L’incidente è avvenuto durante un controllo casuale. I due agenti stavano svolgendo una serie di accertamenti quando si sono avvicinati al giovane tunisino. La situazione è rapidamente degenerata quando, al momento di chiedergli di spostarsi nell’ufficio per l’identificazione, il ragazzo ha reagito con rabbia. Nel tentativo di divincolarsi, ha cominciato a colpire i poliziotti con calci e pugni, fino a ferire entrambi.
Il giovane, che non era nuovo a comportamenti violenti, è stato prontamente bloccato e denunciato per lesioni e resistenza a pubblico ufficiale.

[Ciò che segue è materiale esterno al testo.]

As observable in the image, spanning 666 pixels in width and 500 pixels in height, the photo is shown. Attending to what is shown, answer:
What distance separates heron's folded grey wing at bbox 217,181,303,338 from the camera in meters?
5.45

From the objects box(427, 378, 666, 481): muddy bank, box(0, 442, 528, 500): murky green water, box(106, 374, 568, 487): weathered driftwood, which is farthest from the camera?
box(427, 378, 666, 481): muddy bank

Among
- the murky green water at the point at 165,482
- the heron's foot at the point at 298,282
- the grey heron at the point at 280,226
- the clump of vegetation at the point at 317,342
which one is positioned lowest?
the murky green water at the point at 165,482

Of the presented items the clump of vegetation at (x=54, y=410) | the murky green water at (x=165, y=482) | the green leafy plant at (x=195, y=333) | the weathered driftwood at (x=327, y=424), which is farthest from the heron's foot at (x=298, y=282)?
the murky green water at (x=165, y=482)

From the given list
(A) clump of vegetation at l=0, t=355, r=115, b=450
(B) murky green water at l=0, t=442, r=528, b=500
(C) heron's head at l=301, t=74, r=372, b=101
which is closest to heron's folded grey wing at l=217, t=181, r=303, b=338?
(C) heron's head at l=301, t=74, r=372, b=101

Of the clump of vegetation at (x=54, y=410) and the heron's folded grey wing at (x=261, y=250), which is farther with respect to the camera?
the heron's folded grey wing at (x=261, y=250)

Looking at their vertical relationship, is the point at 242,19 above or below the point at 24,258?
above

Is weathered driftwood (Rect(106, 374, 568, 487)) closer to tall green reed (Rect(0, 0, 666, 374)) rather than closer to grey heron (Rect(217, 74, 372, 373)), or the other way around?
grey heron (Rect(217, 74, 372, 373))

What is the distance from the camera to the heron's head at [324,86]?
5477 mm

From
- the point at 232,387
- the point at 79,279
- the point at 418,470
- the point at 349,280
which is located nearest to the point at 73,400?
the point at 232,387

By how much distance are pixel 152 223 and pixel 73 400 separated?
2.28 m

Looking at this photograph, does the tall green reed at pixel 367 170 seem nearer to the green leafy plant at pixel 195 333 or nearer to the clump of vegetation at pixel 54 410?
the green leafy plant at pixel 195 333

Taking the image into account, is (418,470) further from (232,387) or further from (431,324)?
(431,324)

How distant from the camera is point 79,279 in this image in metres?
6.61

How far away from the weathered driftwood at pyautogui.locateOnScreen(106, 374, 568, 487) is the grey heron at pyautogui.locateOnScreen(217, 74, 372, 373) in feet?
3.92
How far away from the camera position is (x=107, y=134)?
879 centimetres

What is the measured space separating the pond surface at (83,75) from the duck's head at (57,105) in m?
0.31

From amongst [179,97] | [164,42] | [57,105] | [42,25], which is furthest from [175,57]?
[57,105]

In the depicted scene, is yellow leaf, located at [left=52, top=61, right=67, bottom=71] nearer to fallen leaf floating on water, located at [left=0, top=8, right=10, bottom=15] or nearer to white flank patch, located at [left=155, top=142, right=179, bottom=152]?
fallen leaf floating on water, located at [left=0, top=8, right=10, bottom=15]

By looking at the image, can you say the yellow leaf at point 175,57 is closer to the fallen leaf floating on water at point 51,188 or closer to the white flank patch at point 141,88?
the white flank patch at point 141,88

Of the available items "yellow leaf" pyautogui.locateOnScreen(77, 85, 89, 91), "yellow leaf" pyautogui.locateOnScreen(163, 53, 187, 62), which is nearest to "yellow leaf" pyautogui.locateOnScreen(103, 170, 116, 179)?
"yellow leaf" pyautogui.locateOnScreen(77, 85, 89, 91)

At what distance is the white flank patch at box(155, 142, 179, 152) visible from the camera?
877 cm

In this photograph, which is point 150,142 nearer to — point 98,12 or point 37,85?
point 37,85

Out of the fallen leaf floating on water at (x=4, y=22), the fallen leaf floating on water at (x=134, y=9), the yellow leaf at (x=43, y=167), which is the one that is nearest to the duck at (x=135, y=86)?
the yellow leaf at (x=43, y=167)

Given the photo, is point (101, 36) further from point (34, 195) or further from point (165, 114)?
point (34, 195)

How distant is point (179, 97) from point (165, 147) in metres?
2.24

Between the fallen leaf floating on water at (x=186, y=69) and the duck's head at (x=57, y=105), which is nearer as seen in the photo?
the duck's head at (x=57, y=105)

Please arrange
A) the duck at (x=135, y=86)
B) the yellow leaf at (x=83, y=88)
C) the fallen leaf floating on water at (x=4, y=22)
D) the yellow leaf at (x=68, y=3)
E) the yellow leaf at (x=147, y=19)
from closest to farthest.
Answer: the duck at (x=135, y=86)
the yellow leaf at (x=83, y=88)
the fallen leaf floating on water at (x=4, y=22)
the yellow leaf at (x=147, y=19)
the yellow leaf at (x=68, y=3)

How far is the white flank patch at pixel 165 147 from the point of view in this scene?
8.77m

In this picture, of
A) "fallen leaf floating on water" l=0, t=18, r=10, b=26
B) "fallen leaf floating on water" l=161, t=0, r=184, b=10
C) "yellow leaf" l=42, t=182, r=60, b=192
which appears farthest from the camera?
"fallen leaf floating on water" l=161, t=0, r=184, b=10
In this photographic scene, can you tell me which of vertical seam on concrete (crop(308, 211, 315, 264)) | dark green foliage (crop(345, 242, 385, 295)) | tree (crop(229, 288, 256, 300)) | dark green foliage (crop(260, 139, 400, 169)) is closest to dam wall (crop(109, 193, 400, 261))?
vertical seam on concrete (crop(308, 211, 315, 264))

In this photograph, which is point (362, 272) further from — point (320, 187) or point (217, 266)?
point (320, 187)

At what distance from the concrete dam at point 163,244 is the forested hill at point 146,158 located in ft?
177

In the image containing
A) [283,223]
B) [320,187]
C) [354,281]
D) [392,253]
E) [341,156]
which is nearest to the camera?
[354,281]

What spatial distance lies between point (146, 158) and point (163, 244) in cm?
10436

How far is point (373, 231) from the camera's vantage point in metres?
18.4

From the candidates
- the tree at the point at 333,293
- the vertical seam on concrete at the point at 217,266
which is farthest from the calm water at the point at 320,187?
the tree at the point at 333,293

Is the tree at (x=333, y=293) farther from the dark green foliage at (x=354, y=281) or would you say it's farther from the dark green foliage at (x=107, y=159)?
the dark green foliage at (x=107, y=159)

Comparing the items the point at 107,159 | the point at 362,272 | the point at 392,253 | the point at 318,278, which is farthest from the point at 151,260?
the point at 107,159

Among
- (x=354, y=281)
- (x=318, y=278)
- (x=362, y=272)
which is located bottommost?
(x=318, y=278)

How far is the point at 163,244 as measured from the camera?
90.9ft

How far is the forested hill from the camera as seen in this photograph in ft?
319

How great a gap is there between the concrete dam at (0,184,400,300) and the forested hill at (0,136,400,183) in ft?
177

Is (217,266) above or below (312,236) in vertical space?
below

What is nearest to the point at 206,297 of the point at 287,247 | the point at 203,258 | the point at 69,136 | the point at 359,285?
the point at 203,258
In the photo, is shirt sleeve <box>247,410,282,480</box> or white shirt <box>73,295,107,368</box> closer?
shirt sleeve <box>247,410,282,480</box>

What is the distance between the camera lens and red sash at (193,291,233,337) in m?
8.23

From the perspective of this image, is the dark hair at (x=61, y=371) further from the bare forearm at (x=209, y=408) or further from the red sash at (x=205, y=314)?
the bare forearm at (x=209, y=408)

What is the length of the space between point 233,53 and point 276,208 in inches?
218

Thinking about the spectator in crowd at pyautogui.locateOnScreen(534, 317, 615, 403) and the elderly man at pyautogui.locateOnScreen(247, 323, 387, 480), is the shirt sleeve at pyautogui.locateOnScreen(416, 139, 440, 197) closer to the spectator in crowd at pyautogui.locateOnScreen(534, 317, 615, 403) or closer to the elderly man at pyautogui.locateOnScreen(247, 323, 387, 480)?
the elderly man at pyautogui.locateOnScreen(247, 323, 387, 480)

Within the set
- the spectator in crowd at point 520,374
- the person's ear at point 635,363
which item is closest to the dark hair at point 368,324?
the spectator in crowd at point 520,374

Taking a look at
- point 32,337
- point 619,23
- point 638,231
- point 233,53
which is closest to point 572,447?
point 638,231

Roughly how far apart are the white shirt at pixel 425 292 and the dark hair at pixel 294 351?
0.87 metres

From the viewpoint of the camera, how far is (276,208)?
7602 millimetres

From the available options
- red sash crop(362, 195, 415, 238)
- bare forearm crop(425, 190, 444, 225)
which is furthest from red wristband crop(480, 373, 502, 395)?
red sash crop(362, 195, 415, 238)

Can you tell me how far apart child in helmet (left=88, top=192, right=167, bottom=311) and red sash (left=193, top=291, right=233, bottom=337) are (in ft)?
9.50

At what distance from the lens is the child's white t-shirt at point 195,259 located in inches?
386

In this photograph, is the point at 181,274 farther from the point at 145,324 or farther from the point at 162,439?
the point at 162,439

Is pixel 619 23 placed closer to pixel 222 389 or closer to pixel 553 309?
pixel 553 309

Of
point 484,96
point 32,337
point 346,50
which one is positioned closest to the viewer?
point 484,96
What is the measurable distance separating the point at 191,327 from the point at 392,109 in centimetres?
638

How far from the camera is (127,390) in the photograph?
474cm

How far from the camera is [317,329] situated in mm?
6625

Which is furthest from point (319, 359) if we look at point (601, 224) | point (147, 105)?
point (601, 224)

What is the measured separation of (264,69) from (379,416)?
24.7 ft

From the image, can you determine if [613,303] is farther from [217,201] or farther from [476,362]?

Durante il suo trasferimento in ospedale per il trattamento, è stato sedato, vista la sua reazione aggressiva.
Questo episodio si inserisce in un contesto già teso e tragico, dopo l’assassinio di Alessandro Ambrosio, che ha sconvolto la comunità ferroviaria. La stazione di Bologna, sempre un punto nevralgico del traffico cittadino, sembra continuare a essere teatro di violenza e disordini, con la polizia che si trova a fronteggiare situazioni sempre più difficili e pericolose. Nonostante le operazioni di controllo siano quotidiane, i rischi per chi lavora in stazione e per i passeggeri sembrano non diminuire, con una crescente preoccupazione per la sicurezza nelle aree ferroviarie.
L’aggressione ai danni dei due poliziotti riporta al centro del dibattito il tema della sicurezza nelle stazioni e sui treni, soprattutto alla luce della crescente violenza e dei continui episodi che minano la tranquillità dei lavoratori e dei viaggiatori.